Year 746 (DCCXLVI) was a common year starting on Saturday (link will display the full calendar) of the Julian calendar. The denomination 746 for this year has been used since the early medieval period, when the Anno Domini calendar era became the prevalent method in Europe for naming years.

Events 
 By place 
 Byzantine Empire 
 Arab–Byzantine Wars: Taking advantage of discontent among the Muslim Arabs, Emperor Constantine V invades Syria, and captures Germanikeia (modern Turkey). He organises the resettlement of part of the local Christian population in Thrace.
 Arab–Byzantine Wars – Battle of Keramaia: The Byzantine navy scores a crushing victory over the Umayyad Egyptian fleet.

- _Task to carry out_: Continue the entry on the year 746 from the point where it stops.

- _Stored data_:
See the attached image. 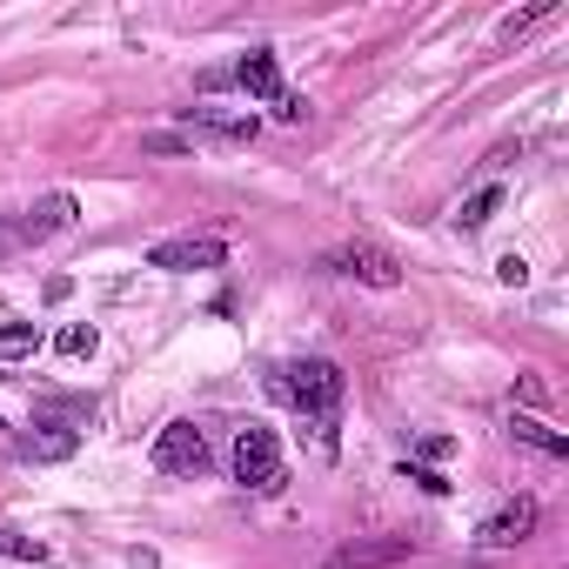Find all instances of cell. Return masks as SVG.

- _Result of the exercise_:
 Europe 
 Council of Cannstatt: Carloman, mayor of the palace of Austrasia, convenes an assembly of the Alemanni nobility at Cannstatt (modern Stuttgart), and has most of the magnates, numbering in the thousands, arrested and executed for high treason. This ends the independence of the tribal duchy of Alamannia, which is thereafter governed by counts or dukes appointed by their Frankish overlords.
 King Ratchis codifies the Lombard laws, promulgated in Latin, and advised by his council and the Lombard army (approximate date).

 Britain 
 King Saelred of Essex dies after a 37-year reign. He is succeeded by Swithred, grandson of the late king Sigeheard. Like his predecessors, he is not an independent ruler, but a sub-king of Mercia.

 Umayyad Caliphate 
 August or September – Battle of Kafartuta: Caliph Marwan II defeats and kills Al-Dahhak ibn Qays al-Shaybani, leader of the Kharijites, in Upper Mesopotamia. The rebels withdraw across the River Tigris, escaping destruction.

 Asia 
 The Hida-Kokubunji Temple in Japan is built to pray for peace and prosperity (approximate date).
 Jayshikhari Chavda establishes the Chavda Dynasty in Gujarat (India).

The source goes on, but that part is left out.